→ WORK ORDER:
Using the material below, repeat exactly the lines from the one with "svatby-v-zameckem-parku-16" through the one with "Maison Ancienne : une cour clos avec portail", ends included, without any images.

→ DATA SHOWN:
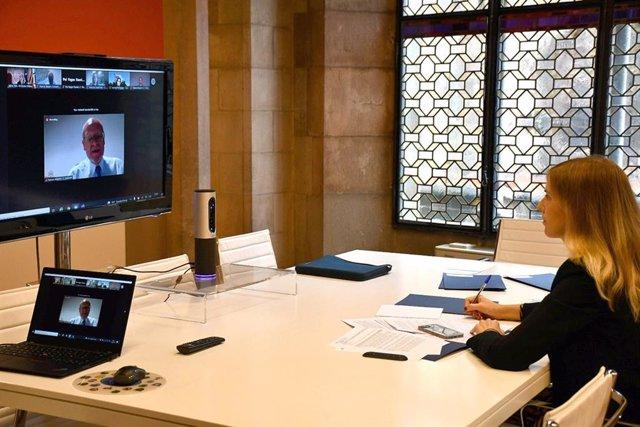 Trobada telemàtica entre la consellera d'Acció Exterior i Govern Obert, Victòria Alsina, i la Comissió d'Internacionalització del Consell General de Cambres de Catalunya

--

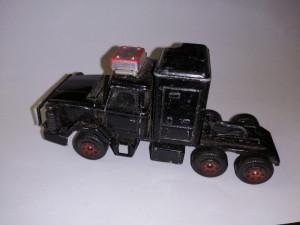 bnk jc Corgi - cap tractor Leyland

* * *

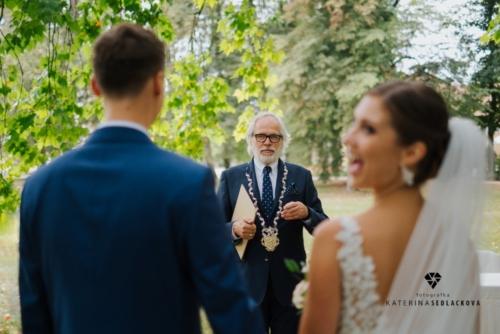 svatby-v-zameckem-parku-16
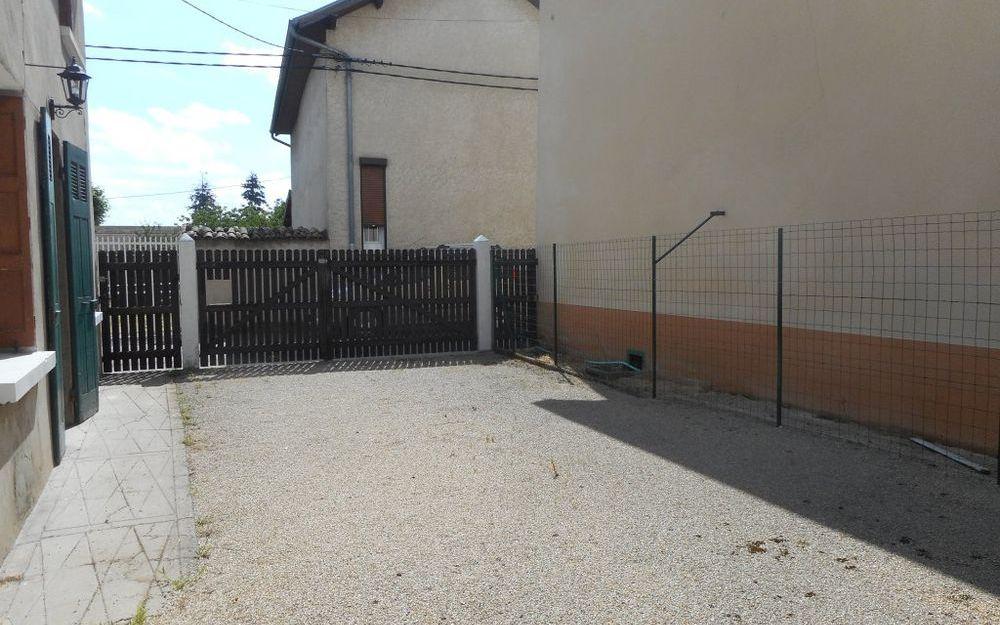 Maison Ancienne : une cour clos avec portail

→ OUTPUT:
 svatby-v-zameckem-parku-16
 Maison Ancienne : une cour clos avec portail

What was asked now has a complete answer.